That only works in a very specific scenario (e.g. if validators are taken offline abruptly for “legal” reasons). In “normal” conditions, a CEX that knows that this is how correlation penalties will work will just have a very fault tolerant setup (using multiple locations and diversified software). This fault tolerance does not equal diversification of the node operator set, only distribution of infrastructure (soft and hard), which is IMO is meaningfully different. Knoshua is on point here that once you create an objective out of a metric, you risk creating perverse incentives that actually have unintended effects.
It’s much easier for 1 single entity to have a fault-tolerant setup at scale than it is for 37 (or hundreds or thousands of) entities to do so, so what you’re doing is encouraging distribution of infrastructure but coalescence of operating entities.
We should further consider what this kind of incentive structure causes from an infra perspective.

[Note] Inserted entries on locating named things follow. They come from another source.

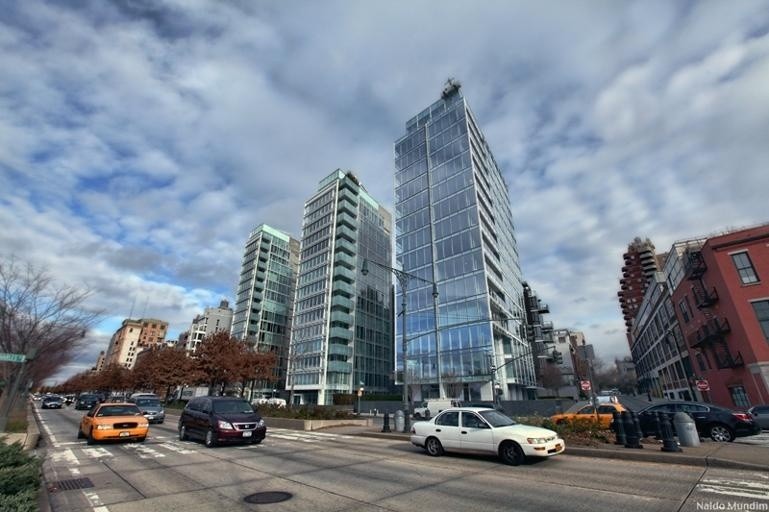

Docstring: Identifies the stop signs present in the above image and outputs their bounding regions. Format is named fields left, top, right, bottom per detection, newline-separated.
left=696, top=380, right=710, bottom=391
left=581, top=381, right=591, bottom=391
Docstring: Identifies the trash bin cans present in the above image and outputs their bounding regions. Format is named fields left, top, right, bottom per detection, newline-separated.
left=394, top=410, right=406, bottom=432
left=674, top=412, right=700, bottom=447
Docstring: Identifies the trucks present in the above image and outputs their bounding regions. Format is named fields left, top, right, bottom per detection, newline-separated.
left=412, top=397, right=460, bottom=420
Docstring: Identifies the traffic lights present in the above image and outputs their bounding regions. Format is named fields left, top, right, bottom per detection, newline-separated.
left=554, top=351, right=563, bottom=364
left=526, top=324, right=535, bottom=342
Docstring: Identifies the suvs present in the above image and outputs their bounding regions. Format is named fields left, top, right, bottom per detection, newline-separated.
left=95, top=389, right=112, bottom=403
left=130, top=392, right=158, bottom=400
left=747, top=404, right=769, bottom=430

For example: although it’s more expensive, it’s much easier to achieve fault-tolerant infrastructure via cloud than it is via baremetal (especially if we’re talking about on-premises setups) because of how much easier it is to orchestrate and manage node and validator setups, but as a network we obviously want to encourage use of local datacenters not only from a p2p perspective (better to have distributed nodes across countries vs clumped up together in big connectivity hotspots) but also from a resilience perspective.
I’m not saying that they are by nature, I’m saying that if you take your model and look at the results, the decentralized solutions are penalized pound for pound more than the very centralized (entity / ops-wise) solutions are.

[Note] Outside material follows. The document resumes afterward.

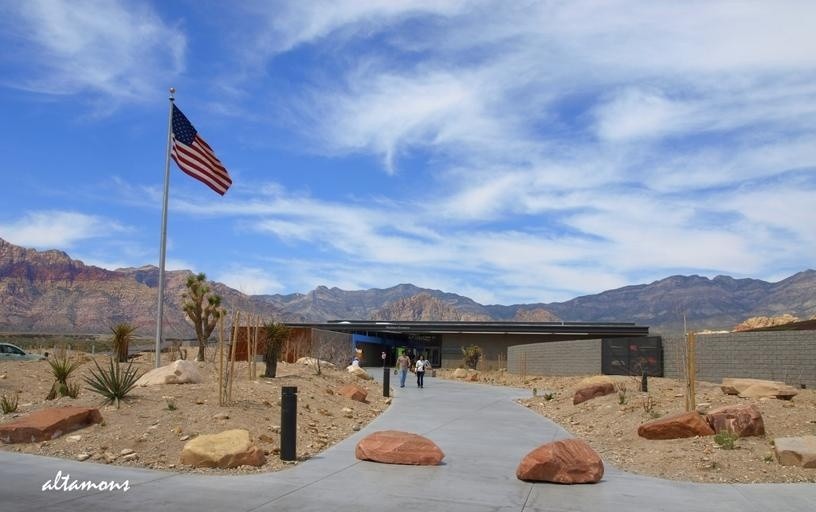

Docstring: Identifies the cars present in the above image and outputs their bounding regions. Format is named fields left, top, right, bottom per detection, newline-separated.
left=0, top=343, right=48, bottom=363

You’ll never reach this long-term because in the short-term you’ve incentivized everyone to run active/active setups in already densely saturated regions, or risk suffering correlation penalties. You propose a potential scenario where this isn’t the case, but based on the historic data that you’ve procured and modeled against, it’s clearly the opposite.
We can definitely drill this down into operator-by-operator view and see which geos these operators are running from to analyze this further.
As explained above, the cost to do this for a centralized entity is much cheaper than to effectively do the same via a decentralized solution across multiple parties.